→ Exercise instructions
Look through the records below, and copy out every line that holds the string "trap".

→ The data
===============
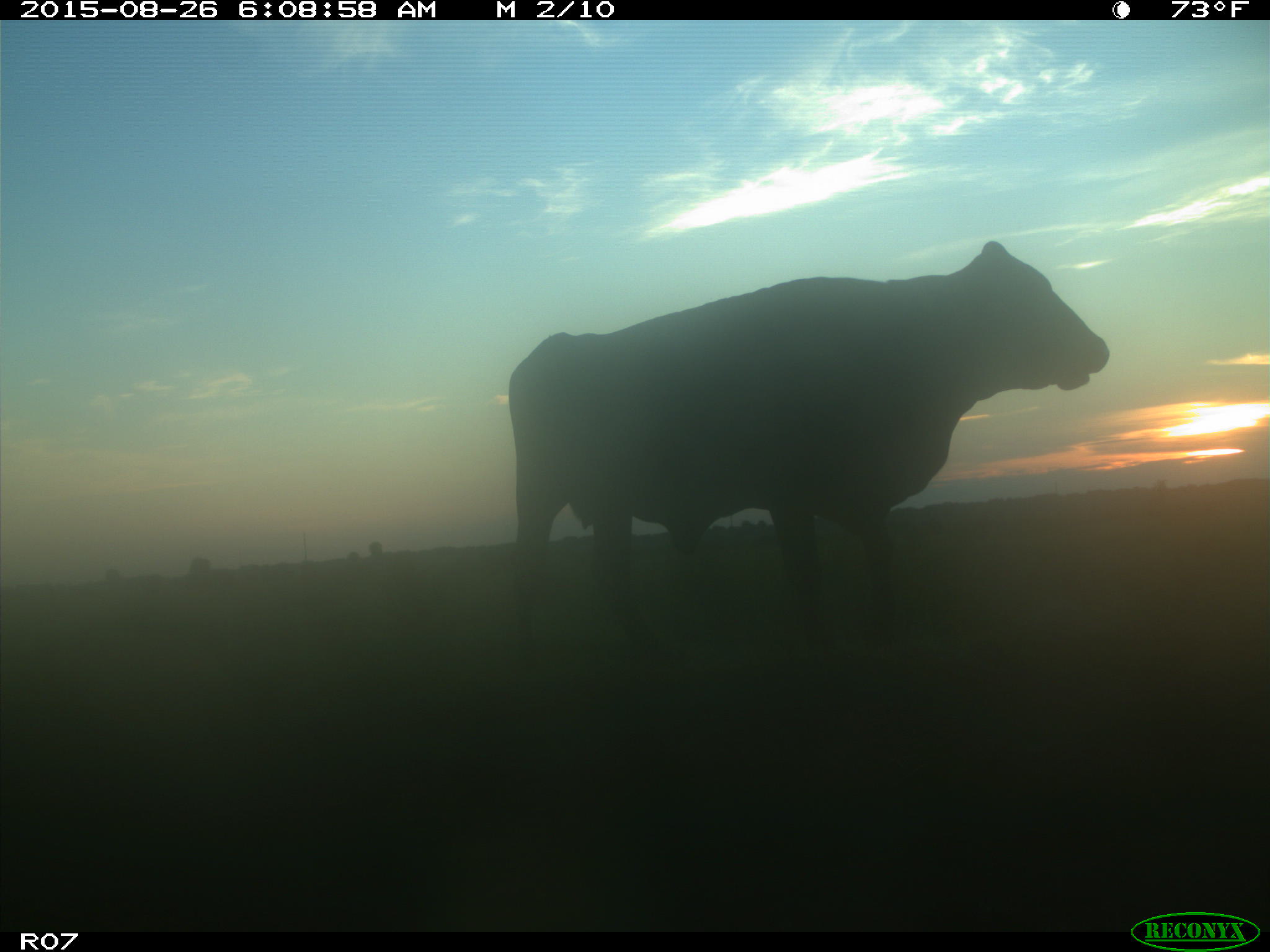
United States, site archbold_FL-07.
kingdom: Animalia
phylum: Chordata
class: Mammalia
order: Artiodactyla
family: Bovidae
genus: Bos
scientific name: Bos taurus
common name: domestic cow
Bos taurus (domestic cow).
===============
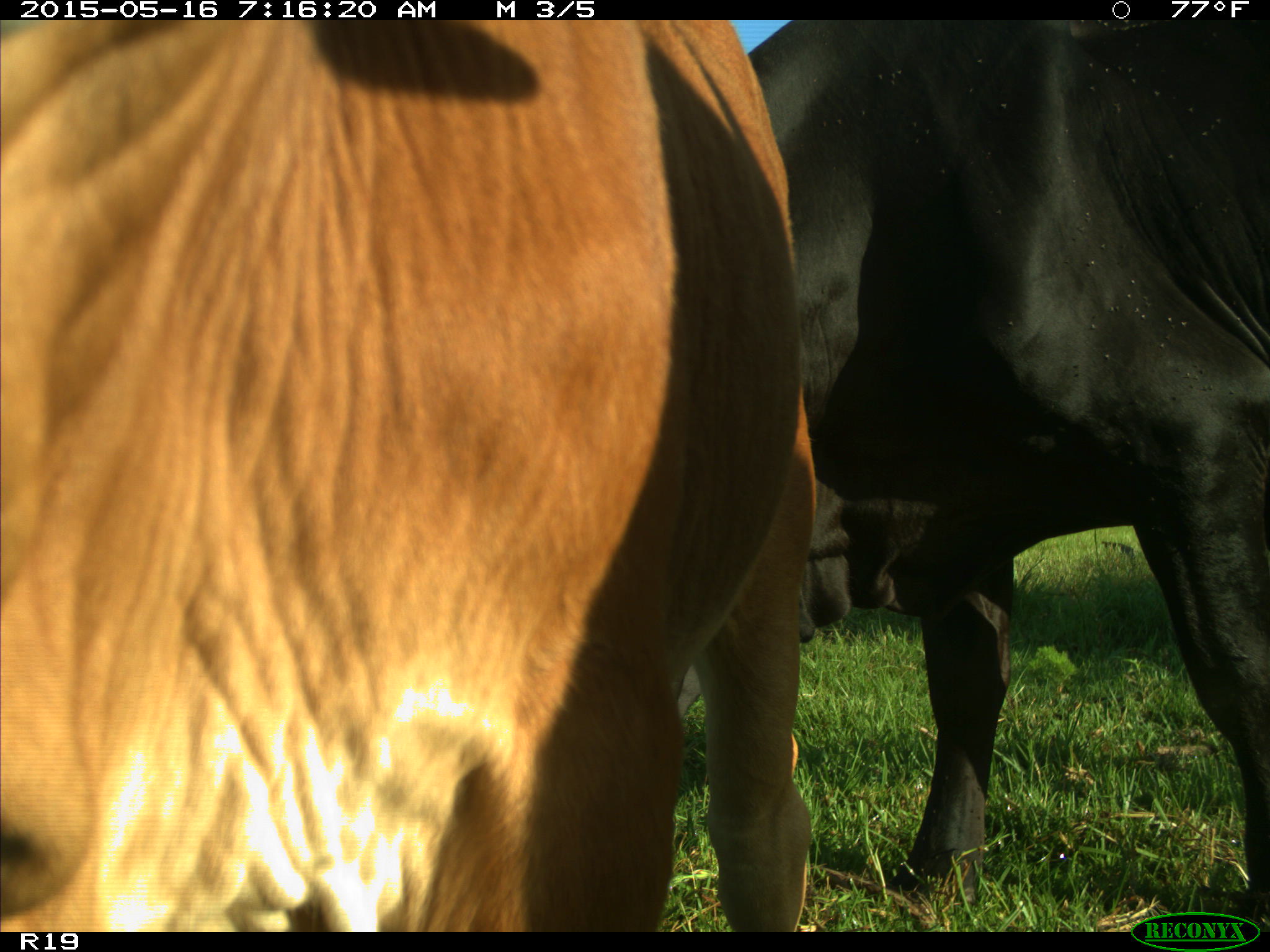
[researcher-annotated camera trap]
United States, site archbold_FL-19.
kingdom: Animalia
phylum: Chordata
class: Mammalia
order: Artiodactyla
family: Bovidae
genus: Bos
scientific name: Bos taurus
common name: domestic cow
===============
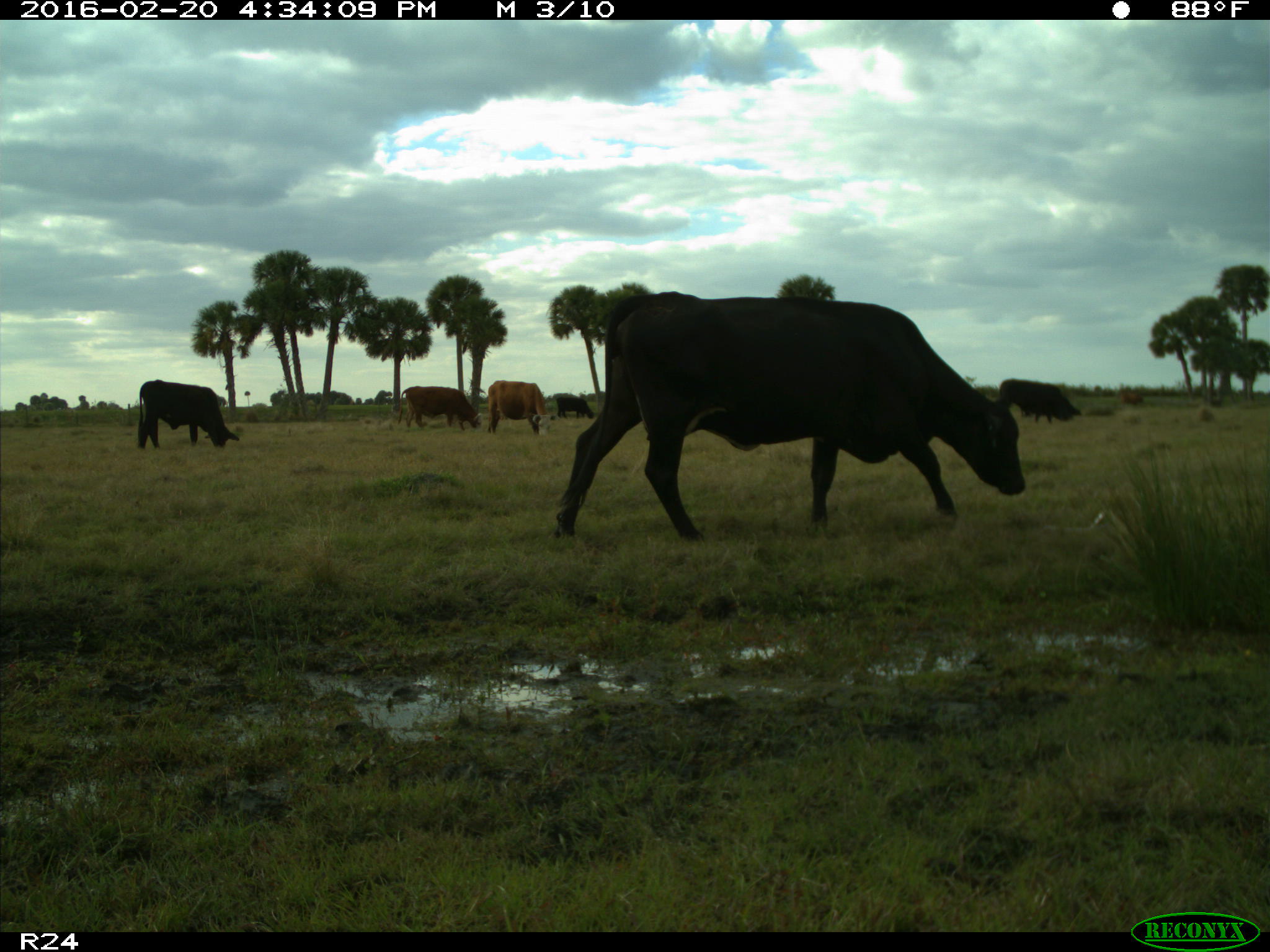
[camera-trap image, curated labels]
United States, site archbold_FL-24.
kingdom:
===============
→ Task answer
[researcher-annotated camera trap]
[camera-trap image, curated labels]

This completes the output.